PROBLEM REQUIREMENTS: Copy all of the entries below character for character.

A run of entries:
--------------------------------

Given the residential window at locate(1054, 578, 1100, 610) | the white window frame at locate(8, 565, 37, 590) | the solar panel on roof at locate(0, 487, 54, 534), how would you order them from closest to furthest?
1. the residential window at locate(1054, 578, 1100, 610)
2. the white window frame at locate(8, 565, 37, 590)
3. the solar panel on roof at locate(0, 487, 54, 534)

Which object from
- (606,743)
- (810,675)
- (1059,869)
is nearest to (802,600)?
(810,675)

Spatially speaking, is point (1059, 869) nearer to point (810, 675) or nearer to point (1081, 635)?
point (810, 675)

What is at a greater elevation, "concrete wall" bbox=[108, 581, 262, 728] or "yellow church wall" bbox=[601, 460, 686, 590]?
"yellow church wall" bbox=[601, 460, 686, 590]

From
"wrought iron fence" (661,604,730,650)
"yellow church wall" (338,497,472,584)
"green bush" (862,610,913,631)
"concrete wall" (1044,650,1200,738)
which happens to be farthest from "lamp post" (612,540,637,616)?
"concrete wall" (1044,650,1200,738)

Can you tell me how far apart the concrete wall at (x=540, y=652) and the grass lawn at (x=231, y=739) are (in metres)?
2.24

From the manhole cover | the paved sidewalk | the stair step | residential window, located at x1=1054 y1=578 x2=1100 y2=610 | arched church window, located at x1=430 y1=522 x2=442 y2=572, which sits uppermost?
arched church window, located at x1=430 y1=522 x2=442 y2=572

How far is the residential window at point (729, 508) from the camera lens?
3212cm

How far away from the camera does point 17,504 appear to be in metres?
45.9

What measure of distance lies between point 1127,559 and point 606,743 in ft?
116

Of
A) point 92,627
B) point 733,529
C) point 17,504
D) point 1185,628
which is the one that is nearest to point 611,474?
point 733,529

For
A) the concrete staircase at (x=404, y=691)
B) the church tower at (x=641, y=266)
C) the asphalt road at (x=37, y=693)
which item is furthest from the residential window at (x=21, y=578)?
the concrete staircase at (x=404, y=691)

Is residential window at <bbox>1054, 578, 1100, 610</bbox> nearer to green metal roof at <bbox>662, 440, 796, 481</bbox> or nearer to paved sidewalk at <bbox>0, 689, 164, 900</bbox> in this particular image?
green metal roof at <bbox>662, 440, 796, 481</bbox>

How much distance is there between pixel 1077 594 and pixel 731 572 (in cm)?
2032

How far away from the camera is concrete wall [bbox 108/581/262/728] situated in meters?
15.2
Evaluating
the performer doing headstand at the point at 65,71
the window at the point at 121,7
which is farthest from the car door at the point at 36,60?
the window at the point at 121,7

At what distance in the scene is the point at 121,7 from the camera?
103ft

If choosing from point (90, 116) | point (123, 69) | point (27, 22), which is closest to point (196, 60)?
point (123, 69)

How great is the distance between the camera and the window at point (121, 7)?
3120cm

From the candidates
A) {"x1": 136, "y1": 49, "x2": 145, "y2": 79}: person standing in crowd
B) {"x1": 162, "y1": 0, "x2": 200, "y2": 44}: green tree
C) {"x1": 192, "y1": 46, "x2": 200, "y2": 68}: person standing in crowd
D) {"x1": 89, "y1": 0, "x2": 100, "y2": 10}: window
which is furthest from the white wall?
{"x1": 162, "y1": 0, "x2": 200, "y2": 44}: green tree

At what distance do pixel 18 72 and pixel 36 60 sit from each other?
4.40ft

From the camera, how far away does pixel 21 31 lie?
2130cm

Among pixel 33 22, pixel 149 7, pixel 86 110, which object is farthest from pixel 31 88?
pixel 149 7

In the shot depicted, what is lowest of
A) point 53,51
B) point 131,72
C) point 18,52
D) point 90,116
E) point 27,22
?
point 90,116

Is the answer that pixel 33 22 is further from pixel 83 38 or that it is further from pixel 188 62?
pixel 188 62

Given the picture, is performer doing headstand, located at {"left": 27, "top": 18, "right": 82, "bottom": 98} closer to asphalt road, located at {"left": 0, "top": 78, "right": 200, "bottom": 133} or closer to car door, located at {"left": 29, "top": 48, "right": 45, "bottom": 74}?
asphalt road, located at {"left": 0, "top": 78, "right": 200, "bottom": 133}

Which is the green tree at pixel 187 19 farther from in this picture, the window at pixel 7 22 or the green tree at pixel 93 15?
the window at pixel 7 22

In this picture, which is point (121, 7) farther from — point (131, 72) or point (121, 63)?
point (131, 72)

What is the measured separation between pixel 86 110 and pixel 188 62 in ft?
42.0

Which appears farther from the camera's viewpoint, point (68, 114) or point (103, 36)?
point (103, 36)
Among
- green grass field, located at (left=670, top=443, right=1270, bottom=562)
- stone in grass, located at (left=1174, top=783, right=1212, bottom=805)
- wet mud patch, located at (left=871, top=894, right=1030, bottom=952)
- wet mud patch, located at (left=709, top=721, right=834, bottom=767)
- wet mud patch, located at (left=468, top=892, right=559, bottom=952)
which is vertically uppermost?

--------------------------------

TASK SOLUTION:
Given the residential window at locate(1054, 578, 1100, 610) | the white window frame at locate(8, 565, 37, 590) | the solar panel on roof at locate(0, 487, 54, 534), how would you order them from closest to furthest?
1. the residential window at locate(1054, 578, 1100, 610)
2. the white window frame at locate(8, 565, 37, 590)
3. the solar panel on roof at locate(0, 487, 54, 534)

Which object from
- (606,743)
- (810,675)
- (1059,869)
is nearest to (802,600)?
(810,675)

Spatially speaking, is point (1059, 869) nearer to point (810, 675) or nearer to point (1081, 635)?
point (810, 675)

What is at a greater elevation, "concrete wall" bbox=[108, 581, 262, 728] or "yellow church wall" bbox=[601, 460, 686, 590]?
"yellow church wall" bbox=[601, 460, 686, 590]

From
"wrought iron fence" (661,604,730,650)
"yellow church wall" (338,497,472,584)
"green bush" (862,610,913,631)
"concrete wall" (1044,650,1200,738)
which happens to be farthest from "lamp post" (612,540,637,616)?
"concrete wall" (1044,650,1200,738)

Can you tell me how far apart the concrete wall at (x=540, y=652) and the grass lawn at (x=231, y=739) are (in metres)?
2.24

From the manhole cover | the paved sidewalk | the stair step | residential window, located at x1=1054 y1=578 x2=1100 y2=610 | arched church window, located at x1=430 y1=522 x2=442 y2=572, which sits uppermost?
arched church window, located at x1=430 y1=522 x2=442 y2=572

How far is the residential window at point (729, 508) from the camera lens?
3212cm

How far away from the camera does point 17,504 appear to be in metres?
45.9

What measure of distance lies between point 1127,559 and point 606,743 in ft?
116

Of
A) point 92,627
B) point 733,529
C) point 17,504
D) point 1185,628
which is the one that is nearest to point 611,474?
point 733,529

For
A) the concrete staircase at (x=404, y=691)
B) the church tower at (x=641, y=266)
C) the asphalt road at (x=37, y=693)
which item is furthest from the residential window at (x=21, y=578)?
the concrete staircase at (x=404, y=691)

Is residential window at <bbox>1054, 578, 1100, 610</bbox> nearer to green metal roof at <bbox>662, 440, 796, 481</bbox> or nearer to paved sidewalk at <bbox>0, 689, 164, 900</bbox> in this particular image?
green metal roof at <bbox>662, 440, 796, 481</bbox>

How much distance is there between pixel 1077 594 and pixel 731 572 (in cm)?
2032

How far away from the camera is concrete wall [bbox 108/581/262/728] situated in meters?
15.2
Evaluating
the performer doing headstand at the point at 65,71
the window at the point at 121,7
which is farthest from the car door at the point at 36,60?
the window at the point at 121,7

At what distance in the scene is the point at 121,7 from the camera?
103ft

If choosing from point (90, 116) | point (123, 69) | point (27, 22), which is closest to point (196, 60)?
point (123, 69)

How great is the distance between the camera and the window at point (121, 7)?
3120cm

From the candidates
A) {"x1": 136, "y1": 49, "x2": 145, "y2": 79}: person standing in crowd
B) {"x1": 162, "y1": 0, "x2": 200, "y2": 44}: green tree
C) {"x1": 192, "y1": 46, "x2": 200, "y2": 68}: person standing in crowd
D) {"x1": 89, "y1": 0, "x2": 100, "y2": 10}: window
which is furthest from the white wall?
{"x1": 162, "y1": 0, "x2": 200, "y2": 44}: green tree

At what distance do pixel 18 72 and pixel 36 60 sit from each other?
4.40ft

From the camera, how far away does pixel 21 31 lie?
2130cm

Among pixel 33 22, pixel 149 7, pixel 86 110, which object is farthest from pixel 31 88?
pixel 149 7

In the shot depicted, what is lowest of
A) point 53,51
B) point 131,72
C) point 18,52
D) point 90,116
E) point 27,22
?
point 90,116

Is the answer that pixel 33 22 is further from pixel 83 38 or that it is further from pixel 188 62?
pixel 188 62

Given the picture, is performer doing headstand, located at {"left": 27, "top": 18, "right": 82, "bottom": 98} closer to asphalt road, located at {"left": 0, "top": 78, "right": 200, "bottom": 133} or closer to car door, located at {"left": 29, "top": 48, "right": 45, "bottom": 74}?
asphalt road, located at {"left": 0, "top": 78, "right": 200, "bottom": 133}

Which is the green tree at pixel 187 19 farther from in this picture, the window at pixel 7 22 or the green tree at pixel 93 15?
the window at pixel 7 22

In this picture, which is point (121, 7) farther from — point (131, 72) or point (121, 63)?
point (131, 72)

What is the measured separation between pixel 86 110 and pixel 188 62 in ft?
42.0

Which appears farther from the camera's viewpoint, point (68, 114) or point (103, 36)?
point (103, 36)
Among
- green grass field, located at (left=670, top=443, right=1270, bottom=562)
- stone in grass, located at (left=1174, top=783, right=1212, bottom=805)
- wet mud patch, located at (left=871, top=894, right=1030, bottom=952)
- wet mud patch, located at (left=709, top=721, right=834, bottom=767)
- wet mud patch, located at (left=468, top=892, right=559, bottom=952)
which is vertically uppermost?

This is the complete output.